### Extracted material ###

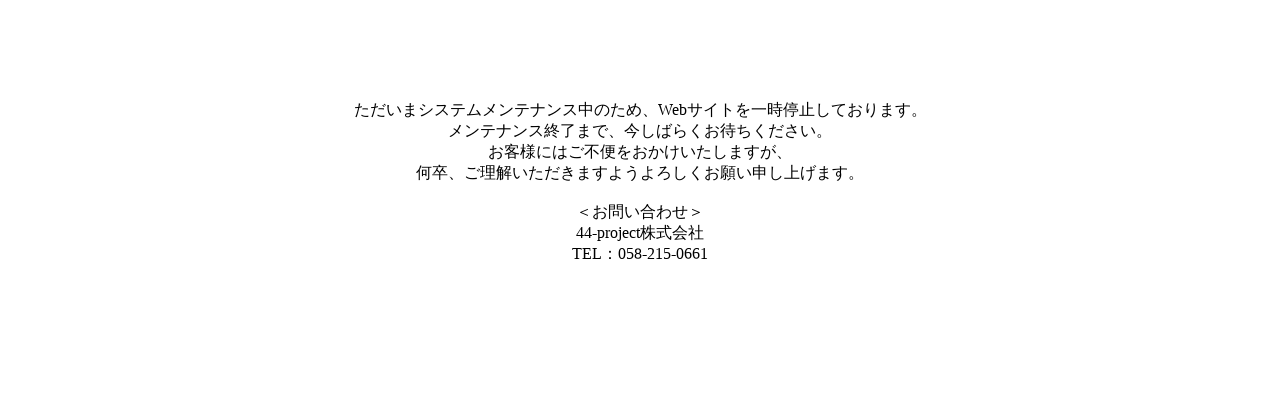

--- FILE ---
content_type: text/html; charset=UTF-8
request_url: https://oshigoto-c.jp/facility/p24155/
body_size: 366
content:
<html lang="ja">

<head>
  <title>44-project株式会社</title>
  <meta charset="UTF-8">
</head>

<body>
  <div style="margin-top:100px;text-align:center;">
    ただいまシステムメンテナンス中のため、Webサイトを一時停止しております。<br>
    メンテナンス終了まで、今しばらくお待ちください。<br>
    お客様にはご不便をおかけいたしますが、<br>
    何卒、ご理解いただきますようよろしくお願い申し上げます。<br>
    <br>
    ＜お問い合わせ＞<br>
    44-project株式会社<br>
    TEL：058-215-0661
  </div>
</body>

</html>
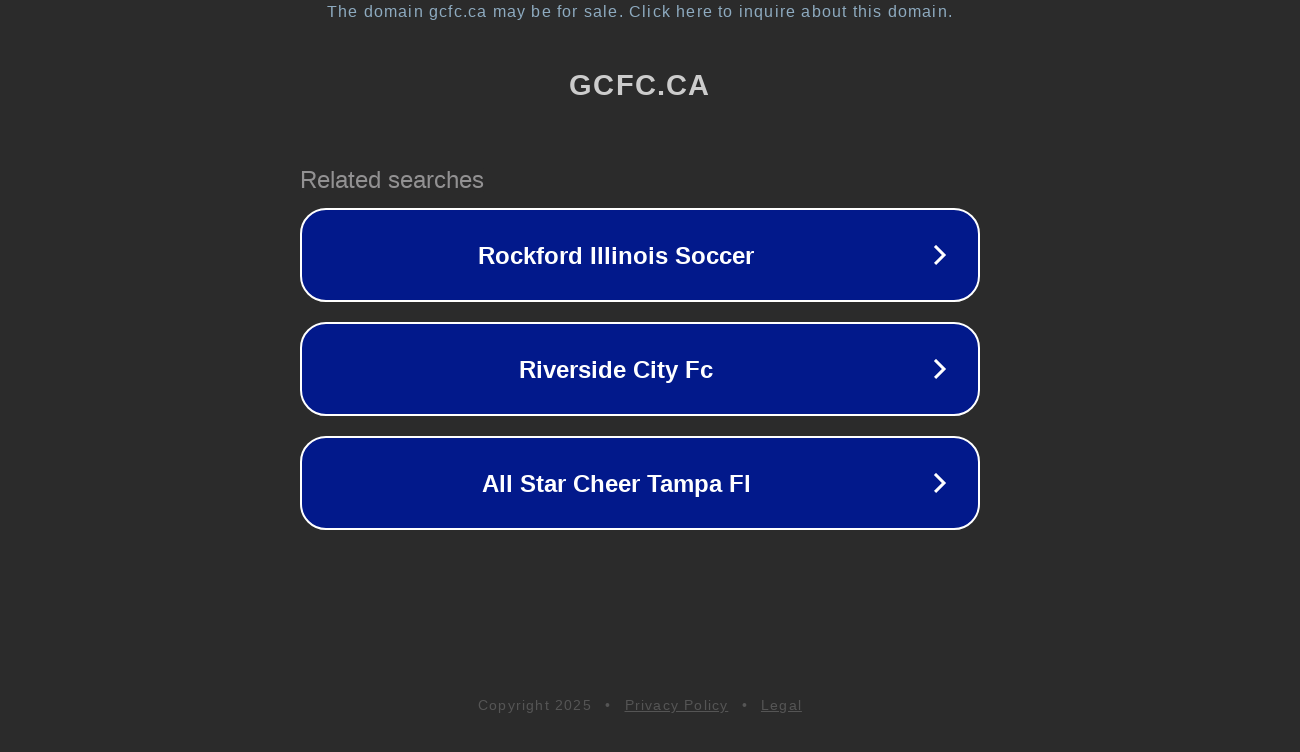

--- FILE ---
content_type: text/html; charset=utf-8
request_url: http://gcfc.ca/
body_size: 1026
content:
<!doctype html>
<html data-adblockkey="MFwwDQYJKoZIhvcNAQEBBQADSwAwSAJBANDrp2lz7AOmADaN8tA50LsWcjLFyQFcb/P2Txc58oYOeILb3vBw7J6f4pamkAQVSQuqYsKx3YzdUHCvbVZvFUsCAwEAAQ==_euNbFAMYtZzTPsiHgc1vI5SVpNH/CwKs2dxr3Mho4sjcyFhltb5H3UmO6KXWad2p3rv50KWBInsl2PEhhHR6JQ==" lang="en" style="background: #2B2B2B;">
<head>
    <meta charset="utf-8">
    <meta name="viewport" content="width=device-width, initial-scale=1">
    <link rel="icon" href="[data-uri]">
    <link rel="preconnect" href="https://www.google.com" crossorigin>
</head>
<body>
<div id="target" style="opacity: 0"></div>
<script>window.park = "[base64]";</script>
<script src="/bgOdJCrIQ.js"></script>
</body>
</html>
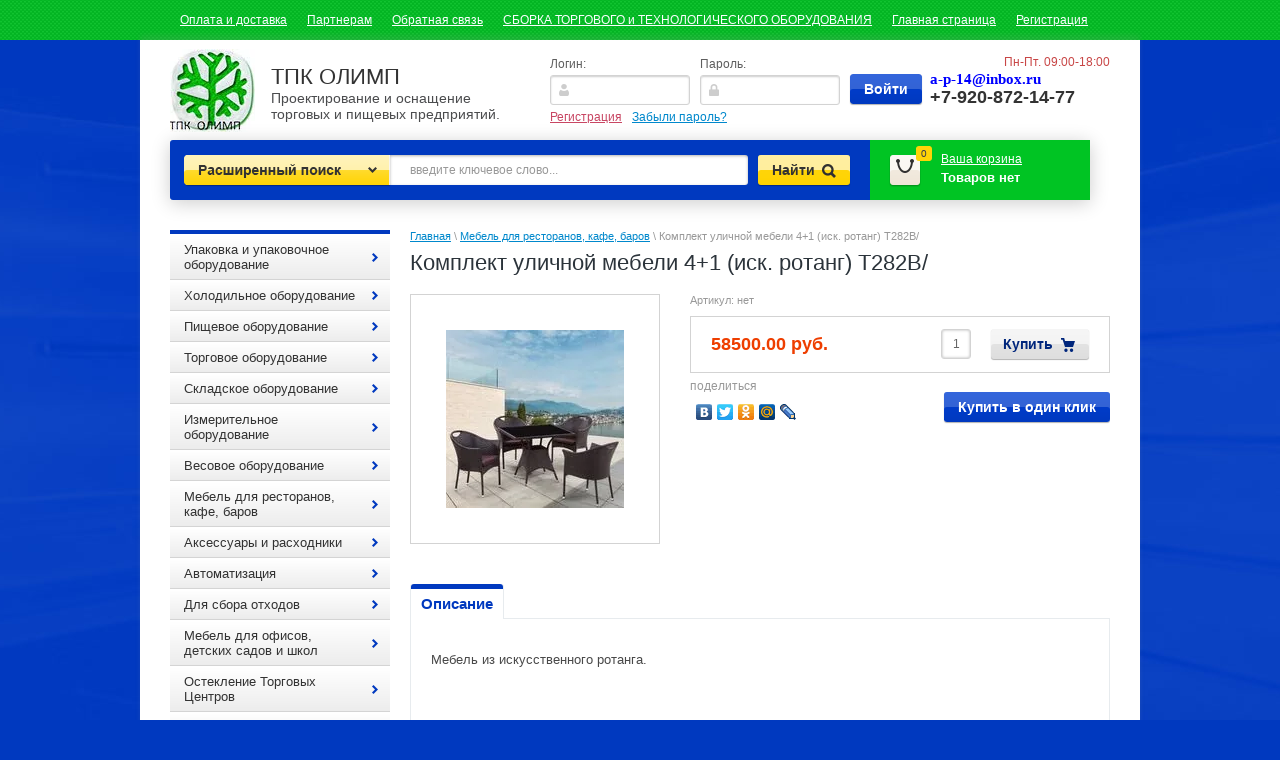

--- FILE ---
content_type: text/javascript
request_url: https://counter.megagroup.ru/7277639d5b551b1de0dd4a8769ef45a9.js?r=&s=1280*720*24&u=https%3A%2F%2Ftpkolymp.ru%2Fmagazin%2Fproduct%2Fkomplekt-ulichnoy-mebeli-4-1-isk-rotang-t282b&t=%D0%9A%D0%BE%D0%BC%D0%BF%D0%BB%D0%B5%D0%BA%D1%82%20%D1%83%D0%BB%D0%B8%D1%87%D0%BD%D0%BE%D0%B9%20%D0%BC%D0%B5%D0%B1%D0%B5%D0%BB%D0%B8%204%2B1%20(%D0%B8%D1%81%D0%BA.%20%D1%80%D0%BE%D1%82%D0%B0%D0%BD%D0%B3)%20T282B%2F&fv=0,0&en=1&rld=0&fr=0&callback=_sntnl1769641441125&1769641441125
body_size: 87
content:
//:1
_sntnl1769641441125({date:"Wed, 28 Jan 2026 23:04:01 GMT", res:"1"})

###

• [Work item]: Could you return all lines from the records that include the word "charset"?

• [Completed task]:
content_type: text/html; charset=UTF-8
  <meta charset="UTF-8">
content_type: text/html; charset=utf-8
    <meta charset="utf-8">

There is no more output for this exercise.